● Work instructions
List every line in the entries below that contains the word "gray", matching its case exactly.

[Scene-based spatial questions]
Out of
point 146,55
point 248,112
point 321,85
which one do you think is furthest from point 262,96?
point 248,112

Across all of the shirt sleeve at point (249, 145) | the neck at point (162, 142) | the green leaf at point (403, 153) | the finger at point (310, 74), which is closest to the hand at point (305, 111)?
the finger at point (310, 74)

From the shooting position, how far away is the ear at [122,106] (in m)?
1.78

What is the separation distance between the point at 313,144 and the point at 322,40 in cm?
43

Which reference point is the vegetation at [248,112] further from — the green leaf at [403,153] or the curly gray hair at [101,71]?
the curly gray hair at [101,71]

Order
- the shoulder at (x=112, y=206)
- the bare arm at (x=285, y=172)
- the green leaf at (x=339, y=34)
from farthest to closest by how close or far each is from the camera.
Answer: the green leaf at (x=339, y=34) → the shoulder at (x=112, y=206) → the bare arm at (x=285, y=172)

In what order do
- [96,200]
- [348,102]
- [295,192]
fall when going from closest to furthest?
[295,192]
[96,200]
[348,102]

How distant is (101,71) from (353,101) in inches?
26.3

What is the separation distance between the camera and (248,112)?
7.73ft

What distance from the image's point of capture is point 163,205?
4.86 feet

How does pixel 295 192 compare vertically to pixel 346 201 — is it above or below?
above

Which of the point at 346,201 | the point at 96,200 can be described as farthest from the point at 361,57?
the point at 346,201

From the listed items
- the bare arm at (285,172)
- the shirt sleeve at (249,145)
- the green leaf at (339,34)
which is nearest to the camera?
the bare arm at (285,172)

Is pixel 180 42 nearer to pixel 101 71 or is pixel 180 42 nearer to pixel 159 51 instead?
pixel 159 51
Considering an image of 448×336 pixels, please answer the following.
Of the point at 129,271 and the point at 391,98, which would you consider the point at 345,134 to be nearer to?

● Solution for this problem
Which reference point is the vegetation at [248,112] further from — the green leaf at [403,153] or the curly gray hair at [101,71]?
the curly gray hair at [101,71]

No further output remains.